What the task asks: Print the data exactly. Pictures stay out.

Given records:
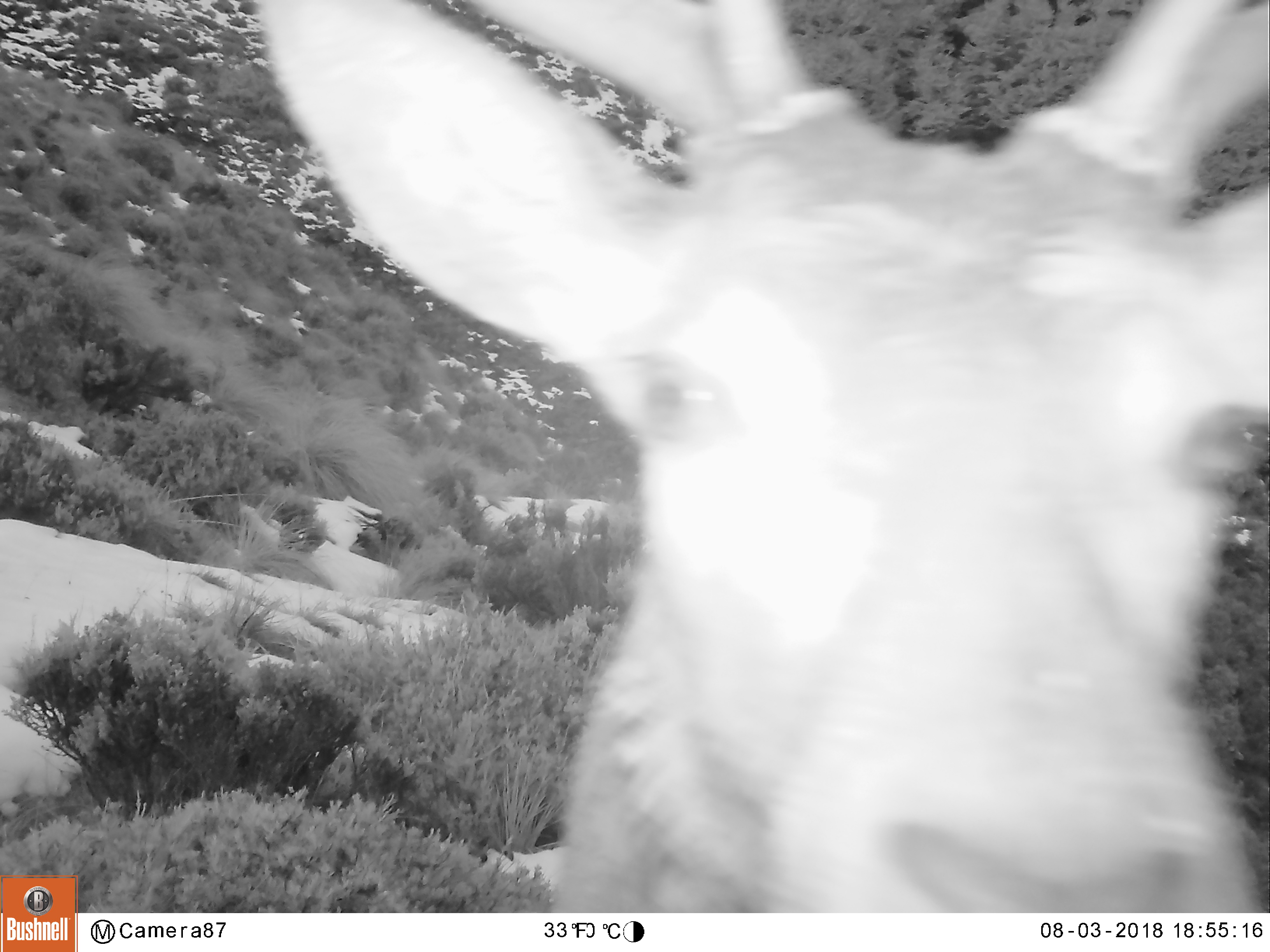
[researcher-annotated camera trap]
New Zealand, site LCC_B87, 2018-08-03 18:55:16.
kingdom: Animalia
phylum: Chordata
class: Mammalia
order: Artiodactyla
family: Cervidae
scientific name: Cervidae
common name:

Response for this exercise:
[researcher-annotated camera trap]
New Zealand, site LCC_B87, 2018-08-03 18:55:16.
kingdom: Animalia
phylum: Chordata
class: Mammalia
order: Artiodactyla
family: Cervidae
scientific name: Cervidae
common name:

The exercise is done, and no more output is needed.